● **Your goal**: Copy every line from the records below that holds the word "during".

Collected data
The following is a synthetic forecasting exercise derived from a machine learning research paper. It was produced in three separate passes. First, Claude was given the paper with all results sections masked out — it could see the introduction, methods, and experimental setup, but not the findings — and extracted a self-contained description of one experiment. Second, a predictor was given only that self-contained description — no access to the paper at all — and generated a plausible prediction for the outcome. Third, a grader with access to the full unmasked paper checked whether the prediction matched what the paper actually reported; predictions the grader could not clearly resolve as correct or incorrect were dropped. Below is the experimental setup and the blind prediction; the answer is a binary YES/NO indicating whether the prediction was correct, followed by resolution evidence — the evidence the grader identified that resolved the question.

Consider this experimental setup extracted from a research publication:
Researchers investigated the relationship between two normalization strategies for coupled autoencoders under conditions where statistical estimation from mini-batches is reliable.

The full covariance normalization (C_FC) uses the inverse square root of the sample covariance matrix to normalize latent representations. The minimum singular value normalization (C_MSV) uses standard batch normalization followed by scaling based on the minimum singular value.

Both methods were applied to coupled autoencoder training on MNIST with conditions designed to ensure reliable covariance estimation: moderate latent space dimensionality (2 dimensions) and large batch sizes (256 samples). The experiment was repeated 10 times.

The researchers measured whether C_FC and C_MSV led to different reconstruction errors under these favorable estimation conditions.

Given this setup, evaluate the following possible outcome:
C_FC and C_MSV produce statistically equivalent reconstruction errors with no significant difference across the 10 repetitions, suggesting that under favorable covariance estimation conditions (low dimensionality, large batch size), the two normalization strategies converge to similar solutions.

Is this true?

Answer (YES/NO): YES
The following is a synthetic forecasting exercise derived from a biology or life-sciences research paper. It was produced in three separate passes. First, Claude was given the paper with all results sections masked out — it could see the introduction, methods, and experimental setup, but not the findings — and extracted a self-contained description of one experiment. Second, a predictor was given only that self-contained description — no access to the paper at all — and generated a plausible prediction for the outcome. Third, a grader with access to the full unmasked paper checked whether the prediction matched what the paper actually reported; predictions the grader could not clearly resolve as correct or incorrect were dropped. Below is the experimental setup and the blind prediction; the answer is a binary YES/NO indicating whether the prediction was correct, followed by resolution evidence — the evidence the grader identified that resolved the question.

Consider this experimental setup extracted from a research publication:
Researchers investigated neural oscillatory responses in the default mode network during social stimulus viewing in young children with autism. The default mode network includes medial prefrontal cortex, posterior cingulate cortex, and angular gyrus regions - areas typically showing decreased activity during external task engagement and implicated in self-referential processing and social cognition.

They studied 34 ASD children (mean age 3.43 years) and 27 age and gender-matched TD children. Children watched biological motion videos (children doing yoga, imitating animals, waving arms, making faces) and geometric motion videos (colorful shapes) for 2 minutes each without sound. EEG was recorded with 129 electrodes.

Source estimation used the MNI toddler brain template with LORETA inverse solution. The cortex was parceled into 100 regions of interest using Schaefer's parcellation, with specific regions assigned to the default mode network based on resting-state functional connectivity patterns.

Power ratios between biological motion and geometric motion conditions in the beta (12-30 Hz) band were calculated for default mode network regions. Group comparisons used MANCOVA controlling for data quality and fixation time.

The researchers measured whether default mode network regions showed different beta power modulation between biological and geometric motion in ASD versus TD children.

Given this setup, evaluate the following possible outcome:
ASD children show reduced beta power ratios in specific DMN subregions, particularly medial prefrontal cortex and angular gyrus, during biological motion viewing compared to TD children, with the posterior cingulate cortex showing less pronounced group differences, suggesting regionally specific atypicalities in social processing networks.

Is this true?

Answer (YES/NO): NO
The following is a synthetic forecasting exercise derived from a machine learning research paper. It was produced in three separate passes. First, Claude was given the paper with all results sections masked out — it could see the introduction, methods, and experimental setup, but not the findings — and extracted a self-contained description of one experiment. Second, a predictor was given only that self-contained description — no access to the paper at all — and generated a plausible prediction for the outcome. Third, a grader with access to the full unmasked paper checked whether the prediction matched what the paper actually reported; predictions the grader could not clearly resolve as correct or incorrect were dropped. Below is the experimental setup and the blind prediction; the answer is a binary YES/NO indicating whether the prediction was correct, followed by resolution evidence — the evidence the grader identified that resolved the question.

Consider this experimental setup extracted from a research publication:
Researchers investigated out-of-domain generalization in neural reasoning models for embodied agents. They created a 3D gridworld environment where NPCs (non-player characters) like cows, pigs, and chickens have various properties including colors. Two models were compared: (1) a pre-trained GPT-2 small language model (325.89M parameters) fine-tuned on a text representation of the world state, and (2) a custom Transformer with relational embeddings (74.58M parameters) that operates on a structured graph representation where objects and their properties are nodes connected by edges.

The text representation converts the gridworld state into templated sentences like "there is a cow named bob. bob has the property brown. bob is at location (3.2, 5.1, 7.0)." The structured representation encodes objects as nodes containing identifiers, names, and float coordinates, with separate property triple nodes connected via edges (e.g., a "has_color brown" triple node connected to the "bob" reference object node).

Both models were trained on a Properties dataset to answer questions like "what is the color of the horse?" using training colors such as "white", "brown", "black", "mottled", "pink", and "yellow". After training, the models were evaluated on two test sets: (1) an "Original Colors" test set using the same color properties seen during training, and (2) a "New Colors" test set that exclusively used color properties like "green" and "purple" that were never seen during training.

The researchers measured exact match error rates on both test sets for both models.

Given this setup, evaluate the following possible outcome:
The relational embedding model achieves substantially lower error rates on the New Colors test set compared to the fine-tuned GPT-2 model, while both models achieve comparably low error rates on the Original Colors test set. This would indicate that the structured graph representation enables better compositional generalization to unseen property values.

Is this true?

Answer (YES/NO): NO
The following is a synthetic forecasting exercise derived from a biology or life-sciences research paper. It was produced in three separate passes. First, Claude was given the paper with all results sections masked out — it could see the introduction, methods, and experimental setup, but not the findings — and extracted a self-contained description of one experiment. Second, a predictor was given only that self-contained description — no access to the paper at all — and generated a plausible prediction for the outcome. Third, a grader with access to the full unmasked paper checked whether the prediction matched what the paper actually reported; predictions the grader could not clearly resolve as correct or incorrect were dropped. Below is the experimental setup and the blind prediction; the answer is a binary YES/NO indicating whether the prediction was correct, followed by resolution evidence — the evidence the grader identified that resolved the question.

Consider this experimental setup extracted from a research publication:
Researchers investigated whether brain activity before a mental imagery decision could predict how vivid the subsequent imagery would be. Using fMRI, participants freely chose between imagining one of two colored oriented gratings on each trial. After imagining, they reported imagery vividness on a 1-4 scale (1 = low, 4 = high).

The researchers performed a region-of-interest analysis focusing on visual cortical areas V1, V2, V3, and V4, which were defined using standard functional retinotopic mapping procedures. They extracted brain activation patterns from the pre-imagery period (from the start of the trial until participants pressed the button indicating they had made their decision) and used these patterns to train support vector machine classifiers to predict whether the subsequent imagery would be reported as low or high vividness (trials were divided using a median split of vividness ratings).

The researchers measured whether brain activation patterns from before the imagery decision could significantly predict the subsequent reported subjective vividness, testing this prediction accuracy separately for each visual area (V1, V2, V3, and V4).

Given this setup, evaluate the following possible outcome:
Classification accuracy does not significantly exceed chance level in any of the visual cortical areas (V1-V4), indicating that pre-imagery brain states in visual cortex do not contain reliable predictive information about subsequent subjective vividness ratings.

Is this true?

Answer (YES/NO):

● **Exercise answer**:
Researchers investigated neural oscillatory responses in the default mode network during social stimulus viewing in young children with autism. The default mode network includes medial prefrontal cortex, posterior cingulate cortex, and angular gyrus regions - areas typically showing decreased activity during external task engagement and implicated in self-referential processing and social cognition.
ASD children show reduced beta power ratios in specific DMN subregions, particularly medial prefrontal cortex and angular gyrus, during biological motion viewing compared to TD children, with the posterior cingulate cortex showing less pronounced group differences, suggesting regionally specific atypicalities in social processing networks.
Both models were trained on a Properties dataset to answer questions like "what is the color of the horse?" using training colors such as "white", "brown", "black", "mottled", "pink", and "yellow". After training, the models were evaluated on two test sets: (1) an "Original Colors" test set using the same color properties seen during training, and (2) a "New Colors" test set that exclusively used color properties like "green" and "purple" that were never seen during training.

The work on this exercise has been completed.